• _THE PROBLEM_
Without the images, output each record below as it stands.

** Start ENTRIES SHOWN **

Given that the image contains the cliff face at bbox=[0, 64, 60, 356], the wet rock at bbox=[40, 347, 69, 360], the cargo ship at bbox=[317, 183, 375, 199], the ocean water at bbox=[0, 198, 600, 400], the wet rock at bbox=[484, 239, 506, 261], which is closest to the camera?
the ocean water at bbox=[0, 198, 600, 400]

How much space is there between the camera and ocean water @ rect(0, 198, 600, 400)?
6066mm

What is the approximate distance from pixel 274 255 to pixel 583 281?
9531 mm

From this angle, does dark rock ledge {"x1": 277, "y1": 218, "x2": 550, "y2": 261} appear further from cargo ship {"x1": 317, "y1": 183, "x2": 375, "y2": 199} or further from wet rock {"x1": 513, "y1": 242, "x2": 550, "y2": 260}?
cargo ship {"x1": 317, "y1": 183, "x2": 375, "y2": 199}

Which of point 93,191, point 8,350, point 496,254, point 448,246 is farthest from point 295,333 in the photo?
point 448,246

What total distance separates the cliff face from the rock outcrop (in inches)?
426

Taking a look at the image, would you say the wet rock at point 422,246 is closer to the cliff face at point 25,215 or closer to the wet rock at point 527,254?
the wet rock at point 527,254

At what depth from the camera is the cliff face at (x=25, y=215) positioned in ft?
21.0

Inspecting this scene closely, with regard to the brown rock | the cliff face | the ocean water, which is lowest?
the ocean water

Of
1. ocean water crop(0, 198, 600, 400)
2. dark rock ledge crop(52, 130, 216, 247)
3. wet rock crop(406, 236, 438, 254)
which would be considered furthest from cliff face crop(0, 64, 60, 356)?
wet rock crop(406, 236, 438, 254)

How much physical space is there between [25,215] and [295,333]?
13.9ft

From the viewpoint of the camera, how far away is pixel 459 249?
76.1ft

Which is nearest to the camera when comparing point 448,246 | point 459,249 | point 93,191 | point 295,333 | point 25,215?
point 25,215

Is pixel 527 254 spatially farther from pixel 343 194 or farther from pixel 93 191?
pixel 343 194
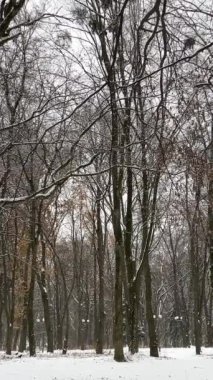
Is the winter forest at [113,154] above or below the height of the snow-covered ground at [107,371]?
above

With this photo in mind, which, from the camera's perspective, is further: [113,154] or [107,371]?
[107,371]

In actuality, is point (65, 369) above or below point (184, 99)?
below

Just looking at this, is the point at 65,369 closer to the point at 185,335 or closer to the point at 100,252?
the point at 100,252

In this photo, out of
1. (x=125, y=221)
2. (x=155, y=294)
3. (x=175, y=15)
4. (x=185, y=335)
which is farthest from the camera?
(x=155, y=294)

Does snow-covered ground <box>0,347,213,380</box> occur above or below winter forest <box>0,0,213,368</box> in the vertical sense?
below

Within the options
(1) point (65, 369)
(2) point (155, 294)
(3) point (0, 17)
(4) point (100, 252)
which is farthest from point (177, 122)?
(2) point (155, 294)

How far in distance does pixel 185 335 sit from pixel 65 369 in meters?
30.2

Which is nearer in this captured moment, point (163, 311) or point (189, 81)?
point (189, 81)

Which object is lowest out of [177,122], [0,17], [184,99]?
[177,122]

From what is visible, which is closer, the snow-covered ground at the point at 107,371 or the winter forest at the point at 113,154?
the winter forest at the point at 113,154

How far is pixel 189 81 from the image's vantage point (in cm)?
558

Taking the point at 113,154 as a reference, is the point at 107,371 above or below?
below

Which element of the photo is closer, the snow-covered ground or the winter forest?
the winter forest

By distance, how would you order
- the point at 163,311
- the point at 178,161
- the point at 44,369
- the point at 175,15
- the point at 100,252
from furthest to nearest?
1. the point at 163,311
2. the point at 100,252
3. the point at 44,369
4. the point at 178,161
5. the point at 175,15
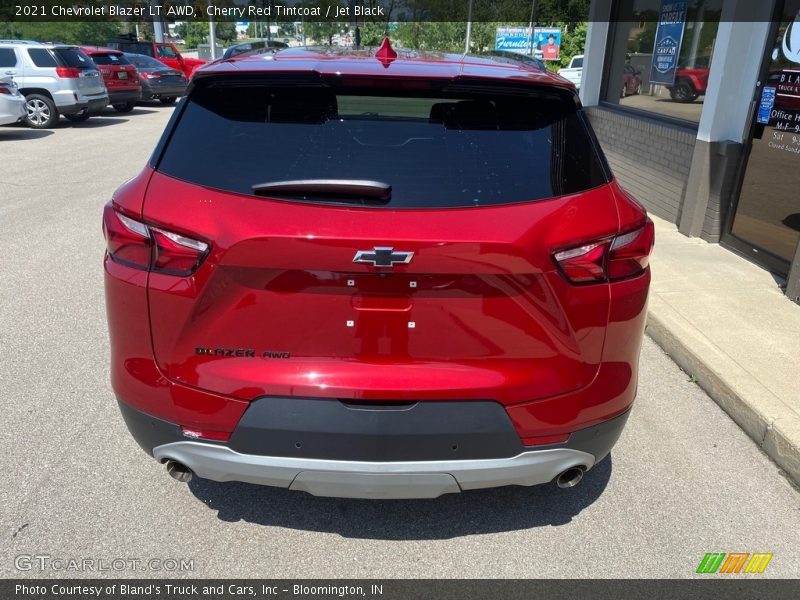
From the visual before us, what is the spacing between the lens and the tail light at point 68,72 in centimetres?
1450

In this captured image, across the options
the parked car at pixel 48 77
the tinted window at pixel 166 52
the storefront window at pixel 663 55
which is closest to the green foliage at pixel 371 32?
the tinted window at pixel 166 52

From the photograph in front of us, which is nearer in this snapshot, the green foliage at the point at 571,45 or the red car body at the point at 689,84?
the red car body at the point at 689,84

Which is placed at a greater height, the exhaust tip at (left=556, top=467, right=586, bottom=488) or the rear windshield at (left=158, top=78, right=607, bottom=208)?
the rear windshield at (left=158, top=78, right=607, bottom=208)

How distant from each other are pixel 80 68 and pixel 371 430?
51.9 ft

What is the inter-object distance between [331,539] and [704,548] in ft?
5.07

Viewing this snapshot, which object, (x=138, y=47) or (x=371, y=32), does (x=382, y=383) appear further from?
(x=371, y=32)

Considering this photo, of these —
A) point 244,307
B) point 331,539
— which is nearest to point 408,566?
point 331,539

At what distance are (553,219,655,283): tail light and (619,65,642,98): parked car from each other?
7.73 meters

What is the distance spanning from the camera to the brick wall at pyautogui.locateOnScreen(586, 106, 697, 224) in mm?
7090

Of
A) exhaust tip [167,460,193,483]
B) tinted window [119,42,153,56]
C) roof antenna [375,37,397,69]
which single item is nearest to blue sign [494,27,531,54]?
tinted window [119,42,153,56]

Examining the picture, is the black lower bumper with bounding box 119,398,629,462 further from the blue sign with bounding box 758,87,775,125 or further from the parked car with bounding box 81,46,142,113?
the parked car with bounding box 81,46,142,113

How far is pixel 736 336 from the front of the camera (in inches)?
171

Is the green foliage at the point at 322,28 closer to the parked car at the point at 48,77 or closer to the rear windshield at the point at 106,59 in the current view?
the rear windshield at the point at 106,59

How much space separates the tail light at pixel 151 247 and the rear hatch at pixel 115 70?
57.0ft
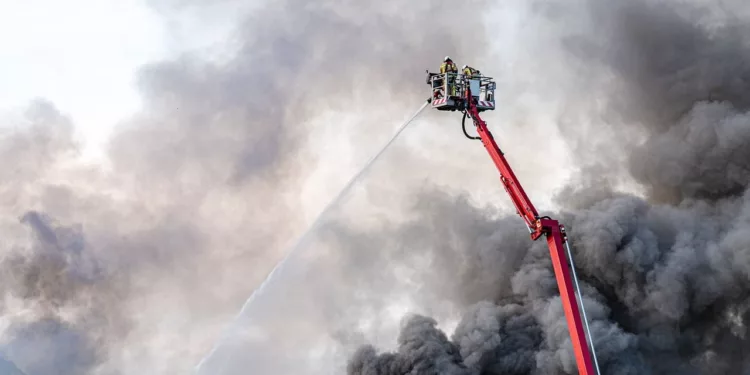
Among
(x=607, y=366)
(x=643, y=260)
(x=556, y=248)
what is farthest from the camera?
(x=643, y=260)

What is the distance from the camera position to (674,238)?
Answer: 165 ft

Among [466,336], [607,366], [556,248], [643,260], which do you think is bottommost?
[556,248]

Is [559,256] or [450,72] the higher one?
[450,72]

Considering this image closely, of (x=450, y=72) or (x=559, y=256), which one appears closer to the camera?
(x=559, y=256)

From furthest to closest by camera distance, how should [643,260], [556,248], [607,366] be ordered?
[643,260] < [607,366] < [556,248]

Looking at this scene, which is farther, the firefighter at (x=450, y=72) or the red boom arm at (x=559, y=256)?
the firefighter at (x=450, y=72)

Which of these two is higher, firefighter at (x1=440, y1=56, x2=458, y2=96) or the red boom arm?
firefighter at (x1=440, y1=56, x2=458, y2=96)

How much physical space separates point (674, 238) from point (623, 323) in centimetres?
655

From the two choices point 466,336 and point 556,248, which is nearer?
point 556,248

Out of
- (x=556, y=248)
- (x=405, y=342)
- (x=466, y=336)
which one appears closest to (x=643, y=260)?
(x=466, y=336)

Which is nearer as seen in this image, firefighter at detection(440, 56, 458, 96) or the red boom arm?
the red boom arm

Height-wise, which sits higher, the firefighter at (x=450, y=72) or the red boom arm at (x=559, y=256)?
the firefighter at (x=450, y=72)

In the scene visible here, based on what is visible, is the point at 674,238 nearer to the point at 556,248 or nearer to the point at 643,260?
the point at 643,260

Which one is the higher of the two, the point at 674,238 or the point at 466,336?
the point at 674,238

** End ENTRIES SHOWN **

• _COMPLETED EXERCISE_
Given that the image contains the cliff face at bbox=[0, 64, 60, 356], the wet rock at bbox=[40, 347, 69, 360], the cargo ship at bbox=[317, 183, 375, 199], the ocean water at bbox=[0, 198, 600, 400], the wet rock at bbox=[484, 239, 506, 261], which is closest to the camera?
the ocean water at bbox=[0, 198, 600, 400]

How much space is there between the camera and ocean water @ rect(0, 198, 600, 400)?
6066mm

What is the approximate distance from pixel 274 255 to pixel 583 281?
9531 mm

From this angle, does dark rock ledge {"x1": 277, "y1": 218, "x2": 550, "y2": 261} appear further from cargo ship {"x1": 317, "y1": 183, "x2": 375, "y2": 199} or further from wet rock {"x1": 513, "y1": 242, "x2": 550, "y2": 260}?
cargo ship {"x1": 317, "y1": 183, "x2": 375, "y2": 199}

Which of point 93,191, point 8,350, point 496,254, point 448,246 is farthest from point 295,333 in the photo?
point 448,246

What total distance separates the cliff face from the rock outcrop (in inches)?
426

Taking a look at the image, would you say the wet rock at point 422,246 is closer to the cliff face at point 25,215 or closer to the wet rock at point 527,254?
the wet rock at point 527,254

At what depth from the camera is the cliff face at (x=25, y=215) positioned in ft?
21.0

Inspecting this scene closely, with regard to the brown rock | the cliff face | the ocean water, which is lowest?
the ocean water

Of
1. ocean water crop(0, 198, 600, 400)
2. dark rock ledge crop(52, 130, 216, 247)
3. wet rock crop(406, 236, 438, 254)
which would be considered furthest from cliff face crop(0, 64, 60, 356)?
wet rock crop(406, 236, 438, 254)

How much physical space is there between [25,215] and [295,333]?
13.9ft

From the viewpoint of the camera, how far away is pixel 459 249?
76.1ft

Which is nearest to the camera when comparing point 448,246 | point 459,249 | point 93,191 | point 295,333 | point 25,215?
point 25,215

Is pixel 527 254 spatially farther from pixel 343 194 or farther from pixel 93 191?
pixel 343 194
Is the winter forest at [113,154] above or below the height of the snow-covered ground at [107,371]?
above

With this photo in mind, which, from the camera's perspective, is further: [113,154] or [107,371]?
[107,371]

In actuality, is point (65, 369) above or below point (184, 99)?
below

Just looking at this, is the point at 65,369 closer to the point at 185,335 or closer to the point at 100,252?
the point at 100,252

In this photo, out of
1. (x=125, y=221)
2. (x=155, y=294)
3. (x=175, y=15)
4. (x=185, y=335)
which is farthest from the camera?
(x=155, y=294)

Does snow-covered ground <box>0,347,213,380</box> occur above or below winter forest <box>0,0,213,368</box> in the vertical sense?
below

Within the options
(1) point (65, 369)
(2) point (155, 294)
(3) point (0, 17)
(4) point (100, 252)
which is farthest from point (177, 122)?
(2) point (155, 294)

How far in distance does pixel 185 335 sit from pixel 65 369 in meters?
30.2

Which is nearer in this captured moment, point (163, 311) or point (189, 81)?
point (189, 81)

Which object is lowest out of [177,122], [0,17], [184,99]?
[177,122]

From what is visible, which is closer, the snow-covered ground at the point at 107,371 or the winter forest at the point at 113,154?
the winter forest at the point at 113,154

How far is pixel 189 81 from the image's vantage point (in cm)?
558

Taking the point at 113,154 as a reference, is the point at 107,371 above or below?
below

Which element of the photo is closer, the snow-covered ground or the winter forest?
the winter forest

By distance, how would you order
- the point at 163,311
- the point at 178,161
- the point at 44,369
- the point at 175,15
- the point at 100,252
from furthest to nearest?
1. the point at 163,311
2. the point at 100,252
3. the point at 44,369
4. the point at 178,161
5. the point at 175,15
From the visual before us, what is the spacing between the lens and the tail light at point 68,72 in centimetres?
1450

In this captured image, across the options
the parked car at pixel 48 77
the tinted window at pixel 166 52
the storefront window at pixel 663 55
which is closest to the green foliage at pixel 371 32?
the tinted window at pixel 166 52

From the photograph in front of us, which is nearer in this snapshot, the green foliage at the point at 571,45 or the red car body at the point at 689,84?
the red car body at the point at 689,84

Which is placed at a greater height, the exhaust tip at (left=556, top=467, right=586, bottom=488) or the rear windshield at (left=158, top=78, right=607, bottom=208)?
the rear windshield at (left=158, top=78, right=607, bottom=208)

How distant from each other are pixel 80 68 and pixel 371 430?
51.9 ft

What is the inter-object distance between [331,539] and [704,548] in ft?
5.07

Viewing this snapshot, which object, (x=138, y=47) or (x=371, y=32), does (x=382, y=383) appear further from?
(x=371, y=32)

Considering this photo, of these —
A) point 244,307
B) point 331,539
— which is nearest to point 408,566?
point 331,539

At what distance are (553,219,655,283): tail light and (619,65,642,98): parked car from each other?
7.73 meters

What is the distance spanning from the camera to the brick wall at pyautogui.locateOnScreen(586, 106, 697, 224) in mm?
7090

Of
A) exhaust tip [167,460,193,483]
B) tinted window [119,42,153,56]
C) roof antenna [375,37,397,69]
which single item is nearest to blue sign [494,27,531,54]?
tinted window [119,42,153,56]

Examining the picture, is the black lower bumper with bounding box 119,398,629,462 further from the blue sign with bounding box 758,87,775,125 or further from the parked car with bounding box 81,46,142,113?
the parked car with bounding box 81,46,142,113

How far is pixel 736 336 from the front of the camera (in inches)?
171

Is the green foliage at the point at 322,28 closer to the parked car at the point at 48,77 or closer to the rear windshield at the point at 106,59 in the current view?
the rear windshield at the point at 106,59

How much space separates the tail light at pixel 151 247 and the rear hatch at pixel 115 70?
57.0ft
Among
(x=607, y=366)
(x=643, y=260)
(x=556, y=248)
what is farthest from the camera?
(x=643, y=260)

What is the distance from the camera position to (674,238)?
Answer: 165 ft

Among [466,336], [607,366], [556,248], [643,260], which do you think is bottommost?
[556,248]

Is [559,256] or [450,72] the higher one?
[450,72]

Considering this image closely, of (x=450, y=72) or (x=559, y=256), which one appears closer to the camera?
(x=559, y=256)

From furthest to closest by camera distance, how should [643,260], [556,248], [607,366] be ordered?
[643,260] < [607,366] < [556,248]

Looking at this scene, which is farther, the firefighter at (x=450, y=72) or the red boom arm at (x=559, y=256)?
the firefighter at (x=450, y=72)

Which of these two is higher, firefighter at (x1=440, y1=56, x2=458, y2=96) or the red boom arm?
firefighter at (x1=440, y1=56, x2=458, y2=96)

How much physical space separates point (674, 238) from point (623, 323) in centimetres?
655

From the two choices point 466,336 and point 556,248, which is nearer?
point 556,248

Out of
- (x=556, y=248)
- (x=405, y=342)
- (x=466, y=336)
which one appears closest to (x=643, y=260)?
(x=466, y=336)

Which is nearer as seen in this image, firefighter at detection(440, 56, 458, 96) or the red boom arm?
the red boom arm

Height-wise, which sits higher, the firefighter at (x=450, y=72) or the red boom arm at (x=559, y=256)?
the firefighter at (x=450, y=72)

In the scene visible here, based on what is visible, is the point at 674,238 nearer to the point at 556,248 or nearer to the point at 643,260?
the point at 643,260

Which one is the higher of the two, the point at 674,238 or the point at 466,336?
the point at 674,238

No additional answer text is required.